Eirik Glambek Bøe: Si, forse. Le cose che ti rilassano possono
aiutare il sistema fisico-vegetativo del corpo, quindi forse anche la
digestione.
Questo e’ un consiglio molto utile. Una domanda
sulla musica. Molta gente sembra sorpresa dal matrimonio fra i Kings of
Convenience e la musica elettronica. Al contrario, io lo trovo del
tutto naturale. Voi cosa ne pensate?
Eirik: E’ del tutto naturale.
Erlend: E’ del tutto naturale, perche’ quello che e’ stato campionato
dalla maggior parte degli artisti ritmici degli anni novanta sono
campioni di musiche come la nostra, musica abbastanza semplice degli
anni ’60, con tanto cantato e semplici accordi di chitarra. Per lo
stesso motivo, quindi, la musica degli anni ’60 e’ un materiale di
campionamenti molto popolare e la nostra musica e’ facile da remixare
perche’ in se e’ molto semplice, quindi lascia spazio a molte cose
nuove.
Eirik: Forse deriva anche dal fatto che la maggior parte dei nostri
amici e la maggior parte delle persone a cui ci sentiamo musicalmente
vicini sono artisti di musica elettronica. Non penso di avere amici che
suonino musica acustica. Credo sia un modo per trovare legami che
vadano oltre le potenzialita’ dello strumento che suoni. Penso che il
modo in cui noi intendiamo la musica sia piu’ simile a quello degli
artisti dell’elettronica che a quello dei tipici cantautori americani
degli anni ’60.
Erlend: Non e’ necessariamente importante quale strumento usi, ma come
lo usi. Questo e’ interessante.
E’ vero. Cambiamo argomento. Perche’ avete deciso
di annullare il vostro tour americano? E’ stata una scelta politica
contro la guerra o solo un problema di sicurezza? O forse una via di
mezzo…
Eirik: E’stata una via di mezzo. Inizialmente non mi piaceva molto
l’idea di volare per l’America per due settimane, perche’ quando siamo
in tour voliamo da una citta’ all’altra la maggior parte del tempo.
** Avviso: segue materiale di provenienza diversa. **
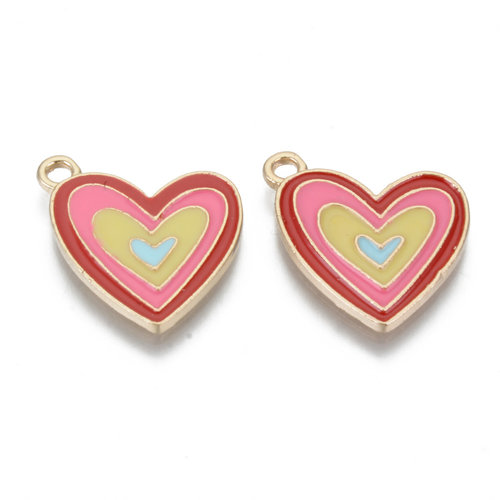 Charm Heart Light Golden Red Pink 20x17.5mm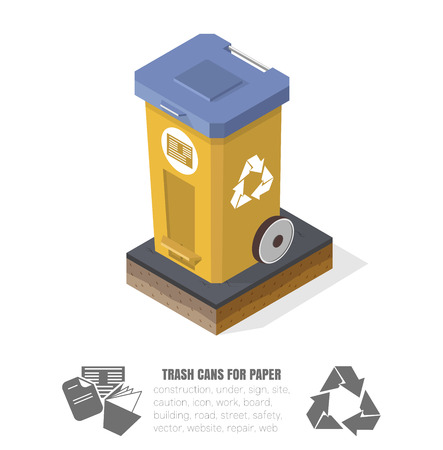 isometric basket for recycling paper, vector illustration, plastic tanks, low-poly images Illustration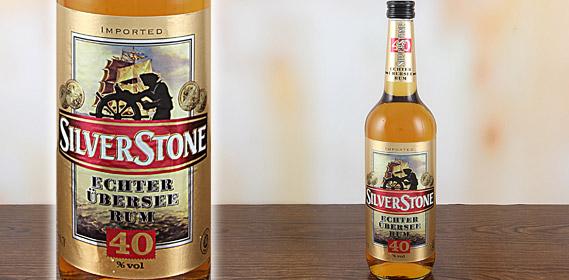 Echter 40%iger Übersee-Rum, Oktober 2011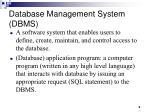 database management system dbms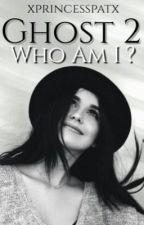 GHOST 2: Who Am I? || hemmings by xprincesspatx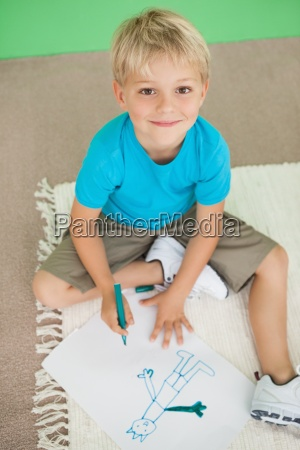cute, little, schoolboy, smiling, at, camera - 13742595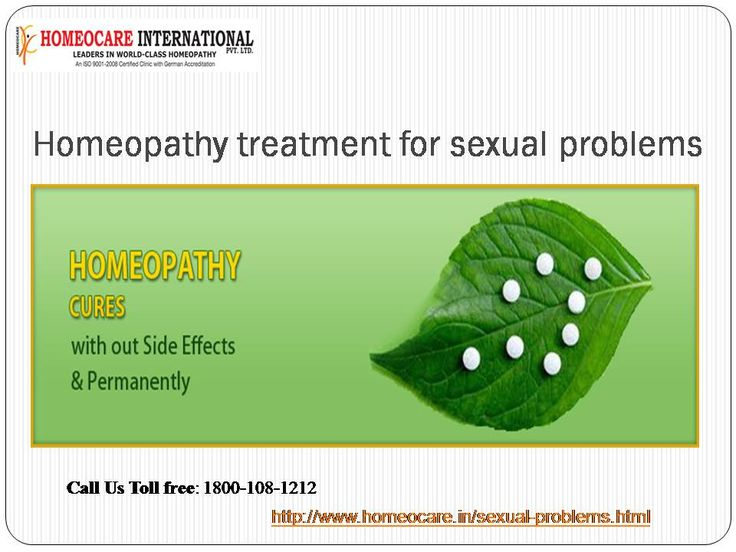 Homeopathy remedies are dilute, so safe and free of side-effects. It has been argued that they can act as a catalyst, pushing the body's own systems (including its immune system) in the direction of a cure.  Call Us Toll Free: 1800-108-1212 To Get Relieve from this visit us @:  http://www.homeocare.in/sexual-problems.html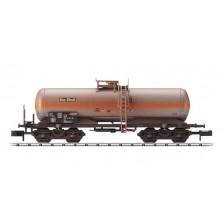 Trix 15581 - DB-AG Chlorgas-Kesselwagen - On Rail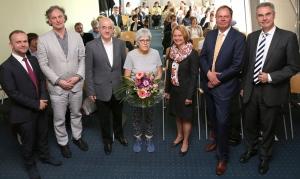 Pressekonferenz_1_neubrandenburg_Mai_2018_1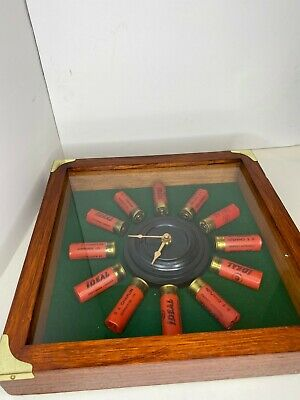 """Details about  /Brassen Wood Wall Clock 16/"""" PIRATES Dial Nautical Home Decor /& Office"""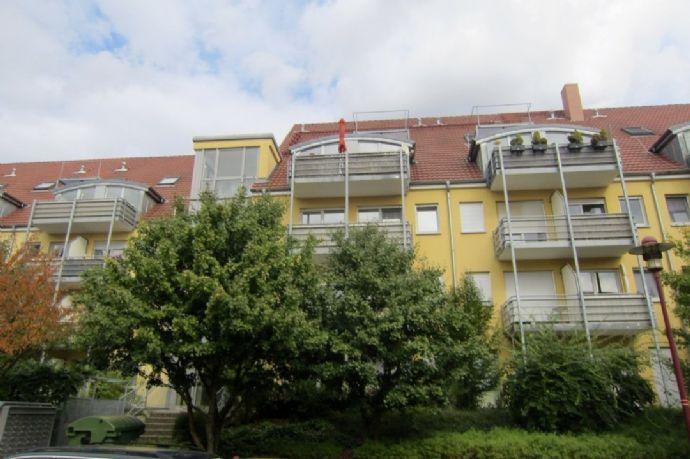 Apartment mit Stellplatz in sehr guter Lage von Tolkewitz!
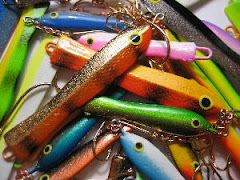 Shuck's Jigging Minnows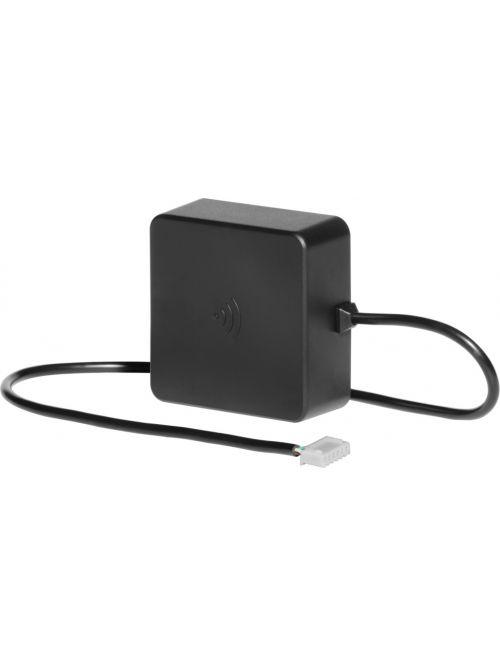 Smart Control WLAN-module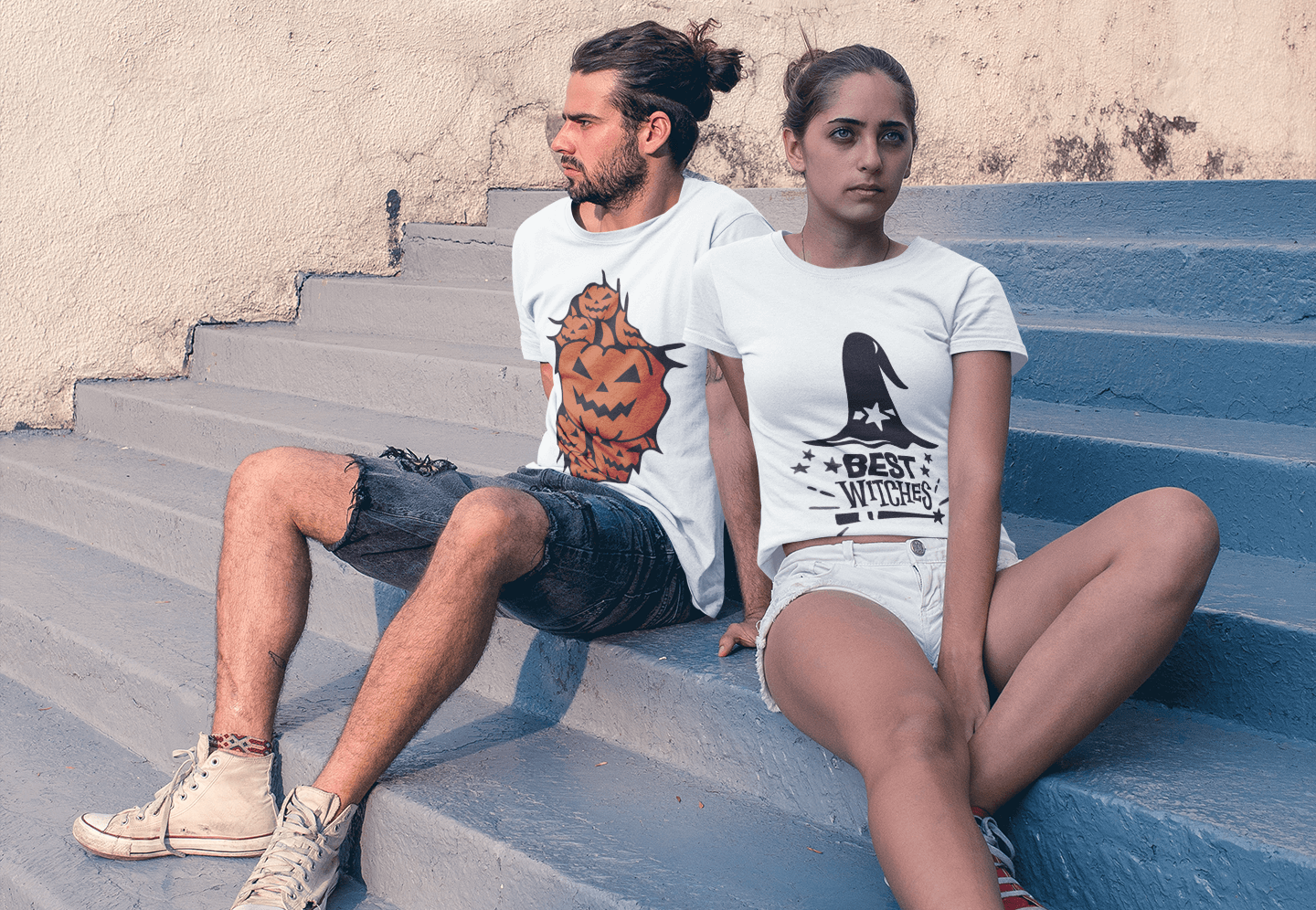 Custom Couple T-Shirts | Artistshot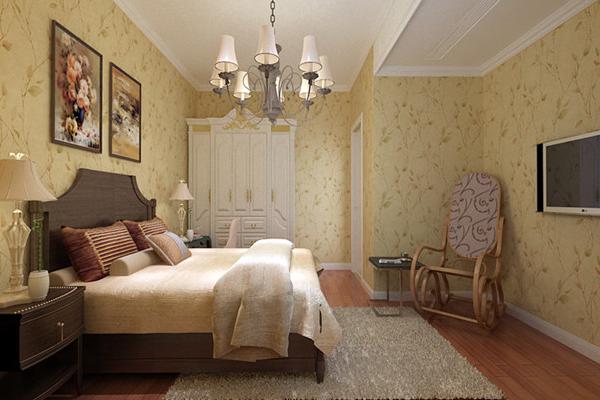 老人房装修设计 老人房家具选择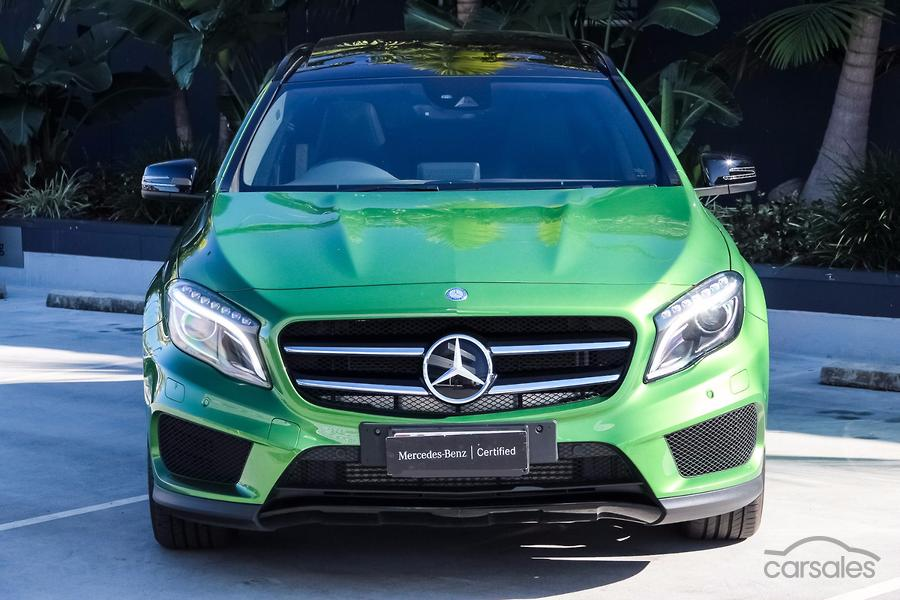 2016 Mercedes-Benz GLA 220 Wagon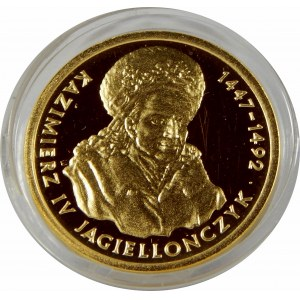 100 złotych 2003 Kazimierz IV Jagielończyk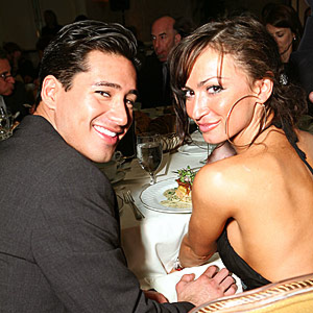 Caught! Karina Smirnoff Spotted with Mario Lopez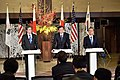 Deputy Secretary Blinken, Japanese Vice Foreign Minister Saiki, and South Korean First Vice Foreign Minister Lim Address Reporters Following Their Bilateral and Trilateral Meetings in Tokyo (24378662892).jpg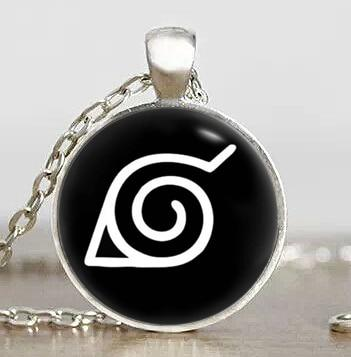 Dr. Who Doctor Who Animax Drama Naruto Konoha leaf village symbol Steampunk Pendant new pig girl Necklace charm chain 1pcs/lot men dr  fashionDon't blink AT_79_7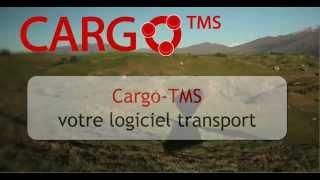 Cargo-TMS le logiciel transport de la société Fret Solutions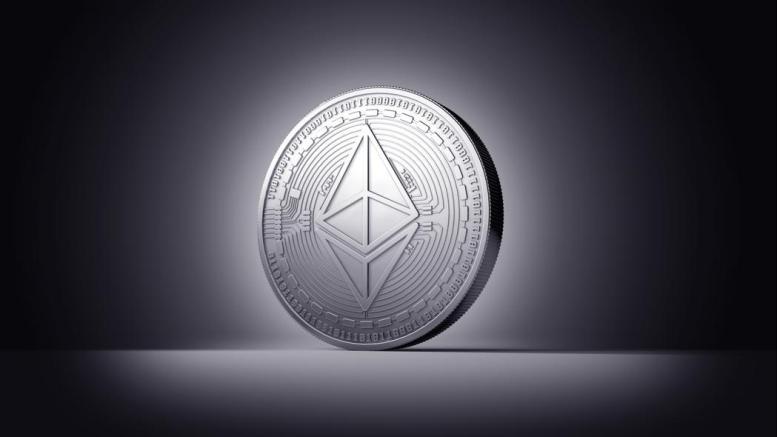 Logrará Ethereum triplicar su valor - ¿Logrará Ethereum triplicar su valor?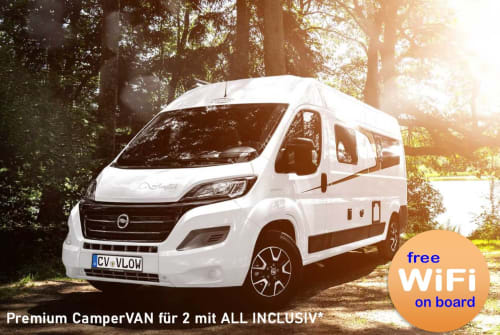 Hire a motorhome in Velden from private owners  Carado VAN 6.0 AI WLAN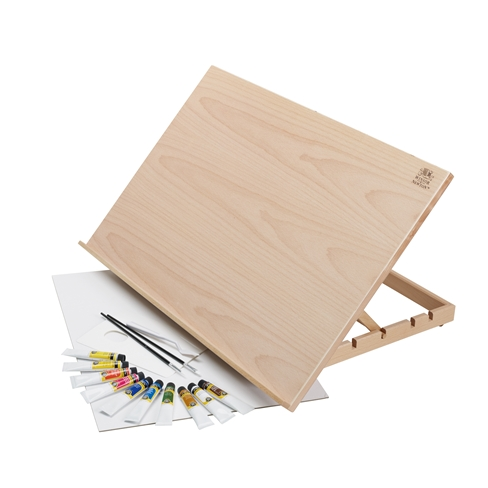 Galeria Acrylic Colour A2 Easel Set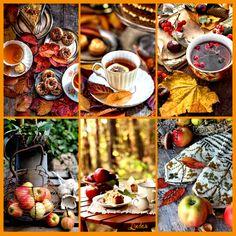 Осеннее чаепитие.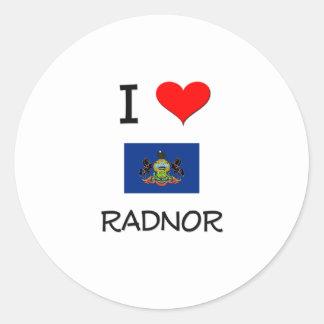 Amo Radnor Pennsylvania Etiquetas Redondas
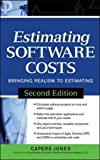 Cheap Textbook Image ISBN: 9780071483001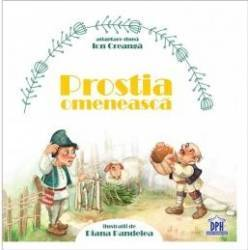 Prostia omeneasca - Ion Creanga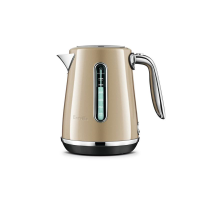 THE SOFT TOP® LUXE KETTLE (REFURB) ROYAL CHAMPAGNE
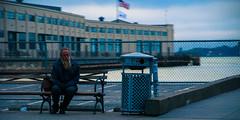 (...PePi...) Tags: ocean california street sea usa water sign drums pier fisherman weed san francisco smoke beggar american hollywood wharf hippie rap photowalking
Questo era il primo motivo. Ma quando abbiamo deciso di cancellare il
tour hanno iniziato a bombardare l’Afghanistan, cosa alla quale io sono
fortemente contrario. Quindi ci sono due motivi, sia di natura
egoistica che politica.
Siete stati criticati per questa decisione? Molta
gente tende a pensare che essere contro la guerra significhi essere con
i terroristi. Cosa ne pensate?
Eirik: Non sono d’accordo con questo punto di vista.
Erlend: Io sarei andato comunque, perche’ normalmente non ho molta
paura di morire…
Non hai paura di morire?
Erlend: Non ho paura di morire, quindi non mi sono molto preoccupato
dei voli. Volevo anche andare li’ e parlare di questo alla gente,
perche’ la gente in America non ha modo di sentire il punto di vista
europeo su temi come questo.
Avrei fatto la stessa cosa. Ma chi di voi due ha
partecipato alla marcia per la pace a Londra? Ho letto qualcosa…
Erlend: E’ molto divertente perche’ hanno detto che io ero li’ perche’
sono stato l’unico che hanno riconosciuto. Se lui portasse dei grossi
occhiali avrebbero detto che c’era lui. E’ divertente perche’ all’epoca
non avevo ancora deciso se essere favorevole o contrario ai
bombardamenti, ci stavo ancora pensando, e alla fine sono stato io il
tipo a dire… non so…
Quindi c’eri anche tu! Com’e’ stato?
Eirik: Una grande esperienza, vedere tutti questi tipi di persone, 10,
15mila persone di diversi gruppi etnici, una grande varieta’ di gente
che marciava unita. I musulmani ad un certo punto si sono appartati
dalla manifestazione per sedersi e pregare ed e’ stata una bella
esperienza, vedere le persone piu’ diverse marciare tutte insieme per
la stessa causa.
Avevi portato con te la chitarra?
No, lascio la mia chitarra lontana dalle mie opinioni politiche.
Ma so che avete suonato per un movimento per gli
affitti a prezzo moderato. E’stata una bella cosa. Vorrei sapere se il
movimento ha vinto e se siete riusciti a riscaldare i partecipanti.
Erlend: Abbiamo contribuito molto a conquistare l’attenzione dei media
locali. Ma in queste cose e’ molto difficile vincere. Recentemente lo
stesso movimento ha pero’ messo in moto un’ottima iniziativa. Quello
che fanno adesso e’ individuare chi possiede molte case affittate a
prezzi alti e mettere le loro foto su dei poster con scritto “questa
persona sfrutta i giovani che hanno bisogno di alloggi”. Penso che sia
l’unico modo per cambiare queste cose, perche’ e’ abbastanza
imbarazzante e nessuno vuole fare la figura del cattivo. E sembra che
la gente stia cambiando atteggiamento e quindi, quando la gente gli
chiede qualcosa, rispondono “no non e’ vero, io faccio questo, questo e
quest’altro”. Credo sia una buona strategia.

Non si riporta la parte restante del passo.